Task instructions
Pictures aside, reproduce exactly and only the lines below, starting at the one containing "A visit to the" and ending at the last line.

[Image-caption web data]
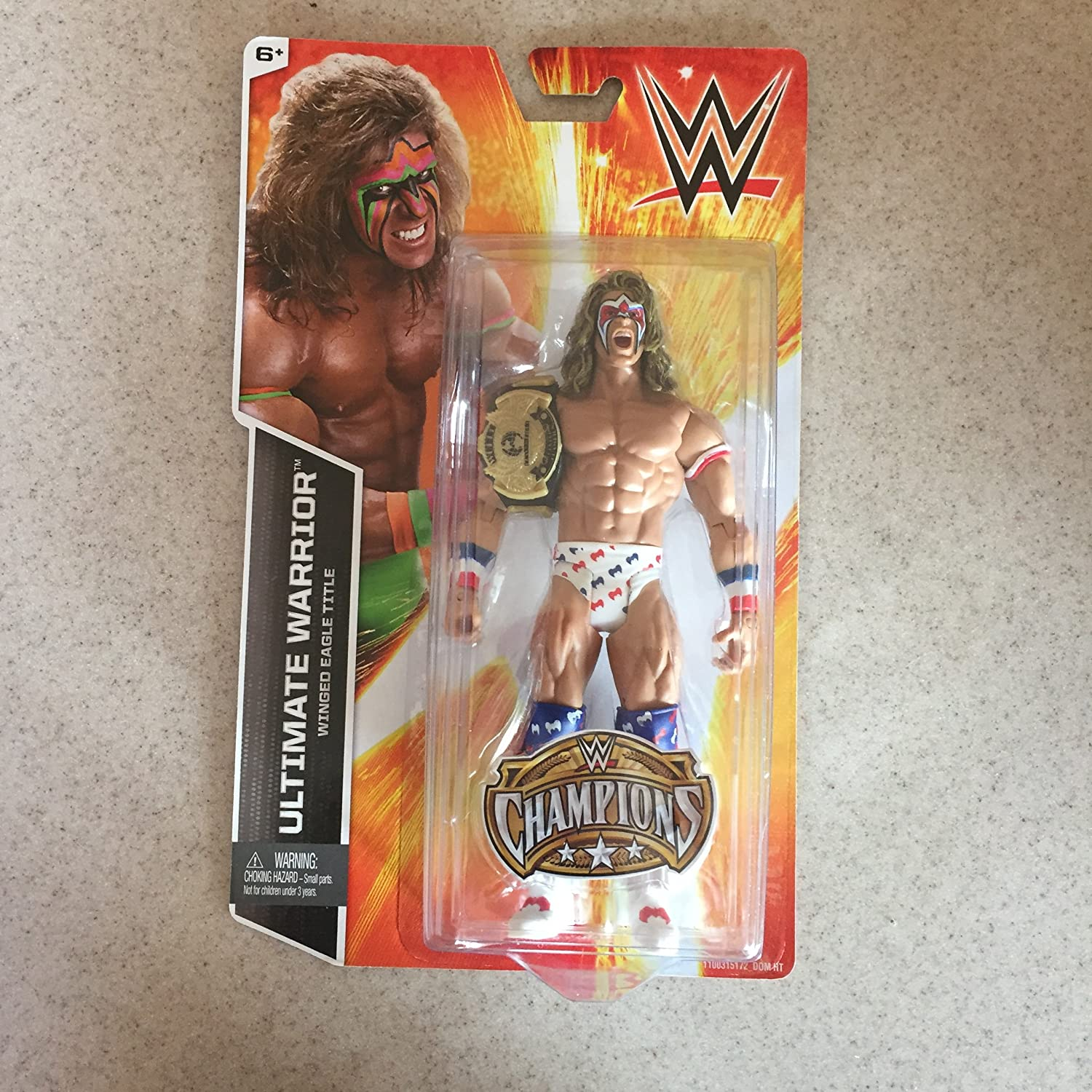 Winged Eagle Title WWE Wrestling Champions Ultimate Warrior Exclusive Action Figure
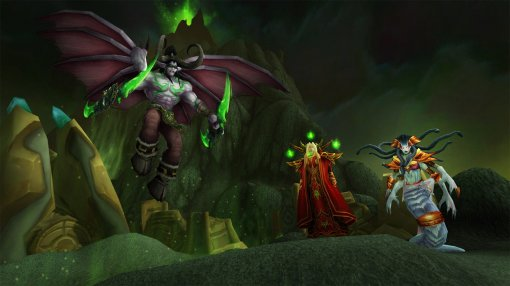 Blizzard показала Deluxе-издание к выходу World of Warcraft: Burning Crusade Classic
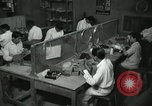 Image of Indian people India, 1961, second 9 stock footage video 65675067725
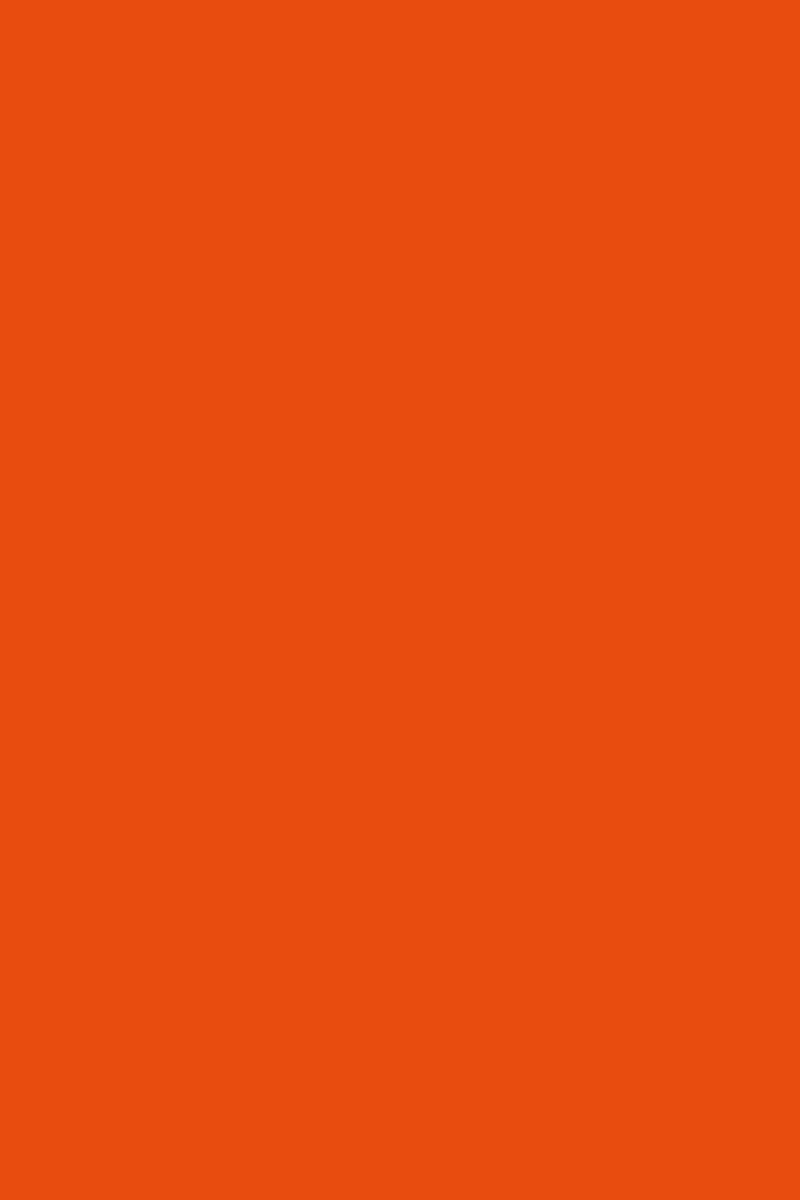 Купить ☛ ЛДСП 16 мм 2800*2070 мм Пламя 7176 BS  (6) Кроношпан по правильной цене  2615 руб. руб ?LDSP-shop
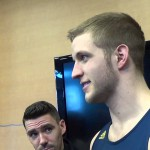 Video: John Beilein, Max Bielfeldt preview Nebraska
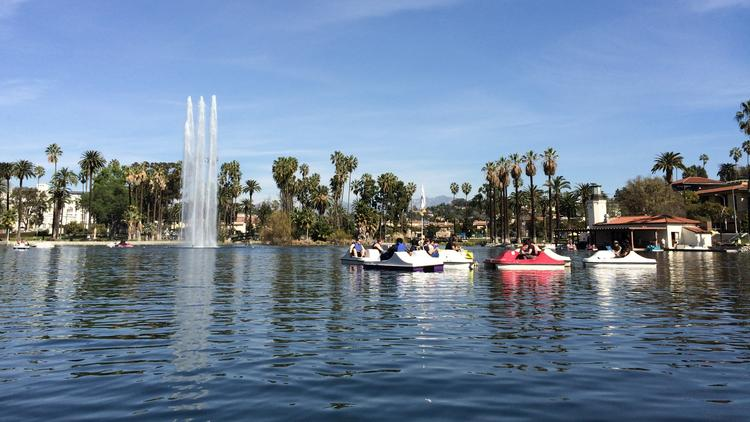A visit to the Floating Library in Echo Park Lake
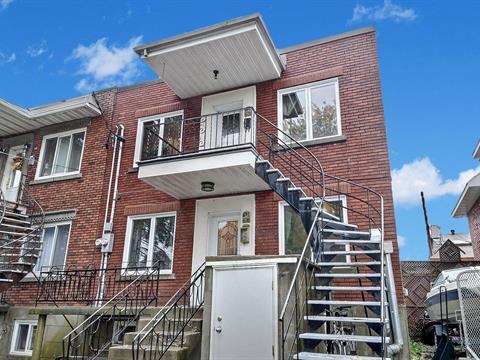 Duplex à vendre à Montréal (Lachine), Montréal (Île), 651 - 653, 25e Avenue, 12796238 - Centris.ca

Written solution
A visit to the Floating Library in Echo Park Lake
 Duplex à vendre à Montréal (Lachine), Montréal (Île), 651 - 653, 25e Avenue, 12796238 - Centris.ca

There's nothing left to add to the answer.